When the existing cameras were installed in 2004, the city did not have fiber optic technology available, which will be utilized in the new system to transmit the signal to City Hall for storage and the police department for monitoring.

“Who will be monitoring what we see on these screens from the cameras?” asked Councilor Kathryn Leonard at the meeting.

Police Chief Gary Silva told council the police department would be responsible for monitoring all footage from the cameras, which will be conducted by the officer assigned to the desk.

“It will be centrally located. It will be manned 24 hours a day,” Silva said.

Councilor Bova asked how long the files will be stored.

“The equipment is on site,” responded James O'Halloran, the city’s technology director. “It will be stored for 30 days and then it will be automatically deleted.”

The police department said the cameras both deter criminals from committing a crime and allow officers to investigate crimes efficiently. The result will be a safer community and a better quality of life for residents, police claim.

“The cameras will assist dispatchers and provide the ability to give officers in the field real-time information on calls for service and allow an accurate description of suspects to be broadcast to officers, thereby resulting in an increase in the solvability of crimes,” reads the resolution.
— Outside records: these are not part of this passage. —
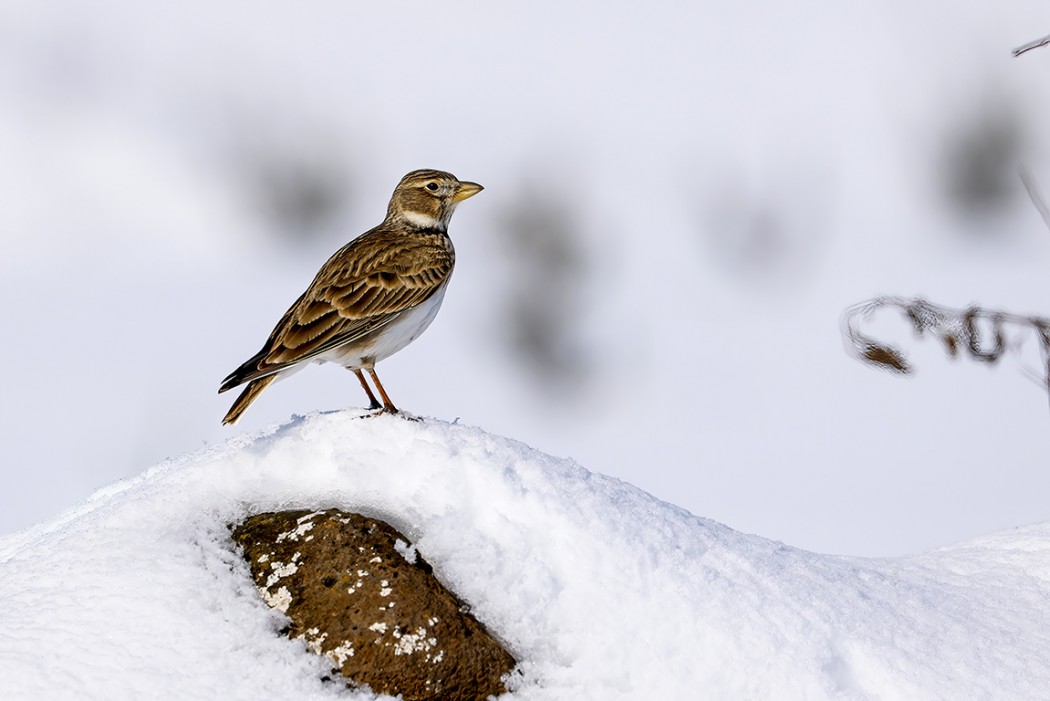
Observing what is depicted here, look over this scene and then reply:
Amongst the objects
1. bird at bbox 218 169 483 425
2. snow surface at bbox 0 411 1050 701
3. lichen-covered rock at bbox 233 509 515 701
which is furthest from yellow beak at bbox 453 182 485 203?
lichen-covered rock at bbox 233 509 515 701

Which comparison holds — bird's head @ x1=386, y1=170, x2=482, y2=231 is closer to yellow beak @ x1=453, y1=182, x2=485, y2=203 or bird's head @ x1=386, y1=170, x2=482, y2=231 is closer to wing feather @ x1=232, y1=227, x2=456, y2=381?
yellow beak @ x1=453, y1=182, x2=485, y2=203

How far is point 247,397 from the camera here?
5.50m

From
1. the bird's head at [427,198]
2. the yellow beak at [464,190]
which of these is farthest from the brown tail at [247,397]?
the yellow beak at [464,190]

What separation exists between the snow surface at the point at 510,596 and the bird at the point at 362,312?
530 mm

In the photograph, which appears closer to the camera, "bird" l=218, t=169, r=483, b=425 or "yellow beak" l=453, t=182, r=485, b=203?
"bird" l=218, t=169, r=483, b=425

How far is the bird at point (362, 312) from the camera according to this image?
550cm

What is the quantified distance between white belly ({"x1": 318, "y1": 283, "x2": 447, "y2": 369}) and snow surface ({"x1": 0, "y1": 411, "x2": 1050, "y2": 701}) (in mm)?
871

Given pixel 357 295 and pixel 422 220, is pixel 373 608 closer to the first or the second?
pixel 357 295

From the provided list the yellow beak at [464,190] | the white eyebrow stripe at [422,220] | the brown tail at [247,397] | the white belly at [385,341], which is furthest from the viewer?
the yellow beak at [464,190]

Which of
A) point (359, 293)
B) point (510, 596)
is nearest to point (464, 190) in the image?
point (359, 293)

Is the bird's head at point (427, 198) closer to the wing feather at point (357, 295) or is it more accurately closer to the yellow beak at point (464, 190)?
the yellow beak at point (464, 190)

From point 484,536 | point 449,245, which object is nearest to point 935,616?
point 484,536

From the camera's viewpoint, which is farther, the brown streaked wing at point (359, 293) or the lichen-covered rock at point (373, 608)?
the brown streaked wing at point (359, 293)

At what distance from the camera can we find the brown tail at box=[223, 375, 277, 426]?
17.9ft
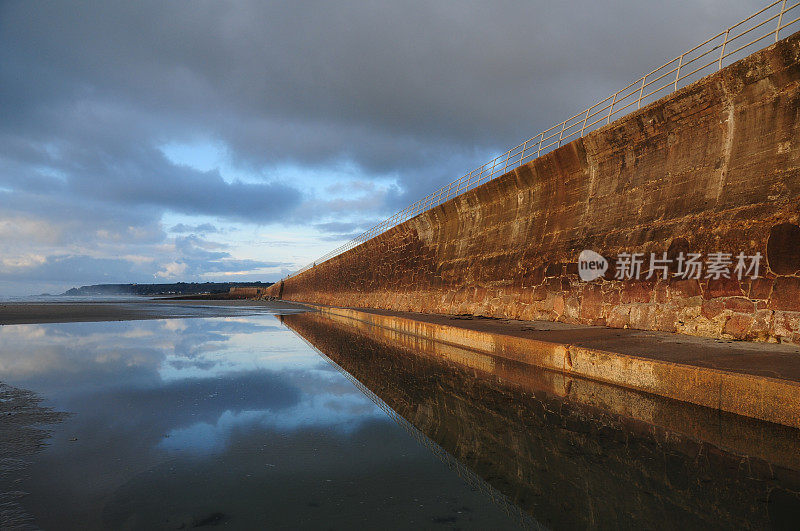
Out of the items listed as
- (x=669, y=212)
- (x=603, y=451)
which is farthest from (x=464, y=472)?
(x=669, y=212)

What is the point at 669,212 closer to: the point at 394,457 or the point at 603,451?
the point at 603,451

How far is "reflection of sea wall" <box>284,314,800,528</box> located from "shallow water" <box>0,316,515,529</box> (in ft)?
1.39

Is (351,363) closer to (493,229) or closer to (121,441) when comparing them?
(121,441)

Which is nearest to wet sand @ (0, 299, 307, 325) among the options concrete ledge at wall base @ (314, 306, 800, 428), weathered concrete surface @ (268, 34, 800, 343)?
weathered concrete surface @ (268, 34, 800, 343)

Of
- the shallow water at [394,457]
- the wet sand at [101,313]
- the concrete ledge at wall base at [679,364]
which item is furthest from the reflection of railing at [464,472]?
the wet sand at [101,313]

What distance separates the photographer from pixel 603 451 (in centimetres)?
331

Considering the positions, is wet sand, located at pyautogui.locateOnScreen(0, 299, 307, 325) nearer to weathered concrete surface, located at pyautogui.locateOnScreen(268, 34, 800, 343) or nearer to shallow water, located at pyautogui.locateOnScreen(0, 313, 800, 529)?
shallow water, located at pyautogui.locateOnScreen(0, 313, 800, 529)

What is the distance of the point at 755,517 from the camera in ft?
7.52

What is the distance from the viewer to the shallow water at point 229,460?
7.51ft

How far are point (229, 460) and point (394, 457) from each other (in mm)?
1208

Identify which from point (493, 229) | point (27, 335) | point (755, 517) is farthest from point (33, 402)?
point (493, 229)

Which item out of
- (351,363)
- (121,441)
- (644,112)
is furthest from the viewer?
(644,112)

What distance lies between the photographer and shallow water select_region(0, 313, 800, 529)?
2.32 meters

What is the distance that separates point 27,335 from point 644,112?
55.1ft
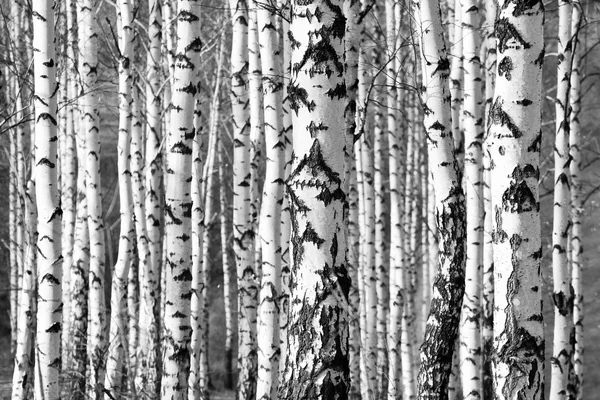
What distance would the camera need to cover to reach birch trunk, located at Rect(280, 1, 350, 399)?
3639 mm

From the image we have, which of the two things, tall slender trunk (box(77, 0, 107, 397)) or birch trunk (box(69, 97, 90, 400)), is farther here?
birch trunk (box(69, 97, 90, 400))

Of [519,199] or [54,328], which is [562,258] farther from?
[54,328]

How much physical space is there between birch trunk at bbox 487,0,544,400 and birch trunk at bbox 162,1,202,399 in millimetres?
2535

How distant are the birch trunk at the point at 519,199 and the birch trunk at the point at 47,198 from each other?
10.0 ft

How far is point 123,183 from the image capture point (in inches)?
327

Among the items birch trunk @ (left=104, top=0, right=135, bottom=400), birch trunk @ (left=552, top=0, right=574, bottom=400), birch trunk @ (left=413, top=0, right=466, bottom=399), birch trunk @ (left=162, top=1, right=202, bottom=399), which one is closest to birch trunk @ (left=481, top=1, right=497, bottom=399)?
birch trunk @ (left=552, top=0, right=574, bottom=400)

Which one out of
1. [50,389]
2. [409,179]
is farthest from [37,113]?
[409,179]

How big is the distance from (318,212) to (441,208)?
1933 millimetres

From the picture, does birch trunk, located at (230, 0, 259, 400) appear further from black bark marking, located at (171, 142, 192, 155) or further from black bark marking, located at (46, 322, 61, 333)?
black bark marking, located at (46, 322, 61, 333)

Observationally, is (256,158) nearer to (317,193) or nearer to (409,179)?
(317,193)

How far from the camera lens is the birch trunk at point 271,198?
6.36m

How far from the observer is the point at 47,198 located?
17.8 ft

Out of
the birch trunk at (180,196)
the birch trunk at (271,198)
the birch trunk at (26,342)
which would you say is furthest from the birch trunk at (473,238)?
the birch trunk at (26,342)

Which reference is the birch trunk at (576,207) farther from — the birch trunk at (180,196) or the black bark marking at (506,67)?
the black bark marking at (506,67)
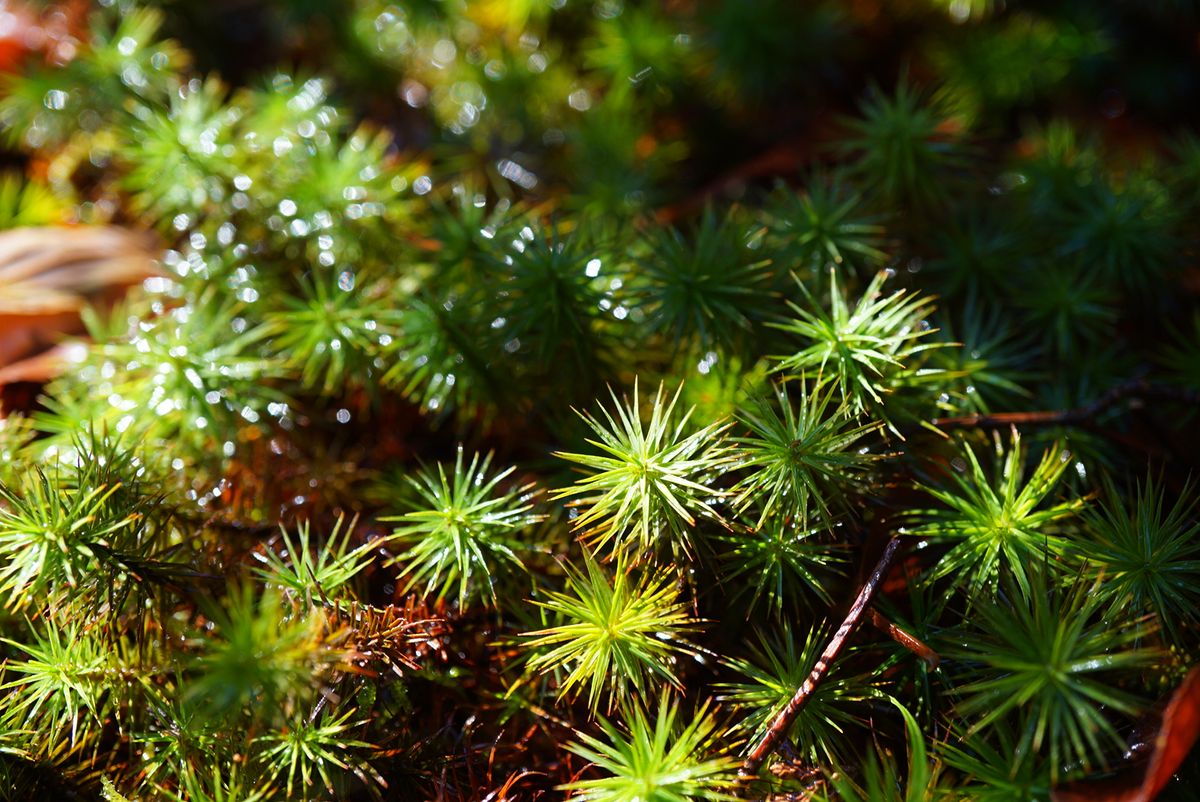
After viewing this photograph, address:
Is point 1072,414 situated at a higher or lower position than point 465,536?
higher

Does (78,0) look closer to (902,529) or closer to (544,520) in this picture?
(544,520)

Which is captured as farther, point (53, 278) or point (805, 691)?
point (53, 278)

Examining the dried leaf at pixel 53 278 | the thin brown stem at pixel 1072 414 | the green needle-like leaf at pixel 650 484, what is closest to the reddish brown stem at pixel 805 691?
the green needle-like leaf at pixel 650 484

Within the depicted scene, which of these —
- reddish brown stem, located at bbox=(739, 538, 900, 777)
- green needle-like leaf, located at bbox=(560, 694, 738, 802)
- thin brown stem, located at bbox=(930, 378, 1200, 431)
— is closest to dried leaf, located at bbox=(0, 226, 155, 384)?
green needle-like leaf, located at bbox=(560, 694, 738, 802)

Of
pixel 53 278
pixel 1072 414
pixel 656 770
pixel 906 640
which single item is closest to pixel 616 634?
pixel 656 770

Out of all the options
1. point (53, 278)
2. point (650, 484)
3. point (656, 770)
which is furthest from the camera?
point (53, 278)

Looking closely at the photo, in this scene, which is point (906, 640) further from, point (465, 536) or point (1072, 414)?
point (465, 536)
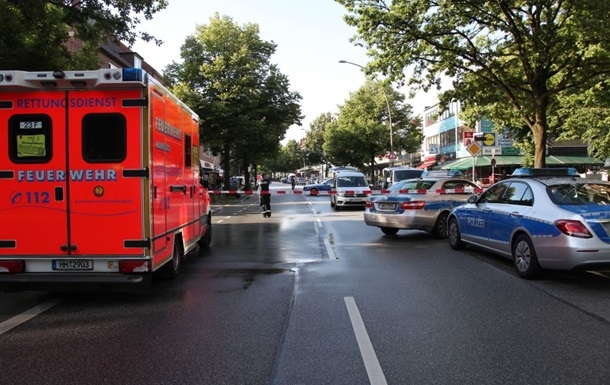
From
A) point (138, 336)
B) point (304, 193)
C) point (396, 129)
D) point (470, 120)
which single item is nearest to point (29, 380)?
point (138, 336)

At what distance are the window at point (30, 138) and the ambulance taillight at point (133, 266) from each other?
1596 mm

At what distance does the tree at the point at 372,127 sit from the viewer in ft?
188

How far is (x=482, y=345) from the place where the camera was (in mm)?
4832

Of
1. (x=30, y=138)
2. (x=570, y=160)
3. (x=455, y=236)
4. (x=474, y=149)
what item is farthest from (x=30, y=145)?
(x=570, y=160)

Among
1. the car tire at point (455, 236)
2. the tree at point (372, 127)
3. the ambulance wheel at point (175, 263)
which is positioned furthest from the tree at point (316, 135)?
the ambulance wheel at point (175, 263)

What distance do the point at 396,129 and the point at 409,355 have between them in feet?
181

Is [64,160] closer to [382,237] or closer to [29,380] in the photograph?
[29,380]

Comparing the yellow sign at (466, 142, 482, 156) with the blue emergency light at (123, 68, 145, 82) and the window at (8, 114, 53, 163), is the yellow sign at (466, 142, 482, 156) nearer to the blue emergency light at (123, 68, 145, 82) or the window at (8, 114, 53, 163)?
the blue emergency light at (123, 68, 145, 82)

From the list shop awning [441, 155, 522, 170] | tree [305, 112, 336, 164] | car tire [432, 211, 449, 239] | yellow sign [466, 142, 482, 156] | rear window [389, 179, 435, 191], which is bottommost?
car tire [432, 211, 449, 239]

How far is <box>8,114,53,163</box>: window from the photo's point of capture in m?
6.27

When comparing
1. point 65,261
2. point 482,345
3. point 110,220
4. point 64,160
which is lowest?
point 482,345

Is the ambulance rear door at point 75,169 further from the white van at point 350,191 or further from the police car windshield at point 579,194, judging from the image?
the white van at point 350,191

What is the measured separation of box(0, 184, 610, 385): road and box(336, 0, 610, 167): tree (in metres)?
8.88

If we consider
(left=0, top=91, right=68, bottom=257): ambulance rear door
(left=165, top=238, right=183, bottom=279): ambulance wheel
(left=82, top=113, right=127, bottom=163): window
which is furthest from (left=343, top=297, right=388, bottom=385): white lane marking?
(left=0, top=91, right=68, bottom=257): ambulance rear door
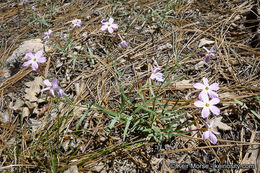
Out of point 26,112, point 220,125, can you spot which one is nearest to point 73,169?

As a separate resolution, council approved a $125,000 contract with ATG to update the existing analog CCTV system at the police department to a digital video system. The current system is 20 years old and is outdated and inadequate, claim officials.

“Video capability within the police station is vital in order to monitor members of the public or property placed within the care, custody or control of the police department,” reads the resolution. “Additionally, two interview rooms with stand-alone audio/video capabilities in the detective division of the Newport police station are necessary to meet the state requirements for capital offense interviews.”

Three companies responded to the request for proposals, and the ATG bid was midpoint. Councilor Leonard asked why the city did not select the lowest bid of $72,000 from Dane Tech Inc. of Cranston.

“The quality of the product. It’s Chinese-made and has a poor reputation,” O'Halloran said.

Councilor Jeanne Marie Napolitano acknowledged the police department for putting the proposals together.

“This has been 20 years in the making,” Napolitano said. “I want to commend the police department for putting this in. It’s important for the safety of the residents. It’s something that has come up time and time and time again.”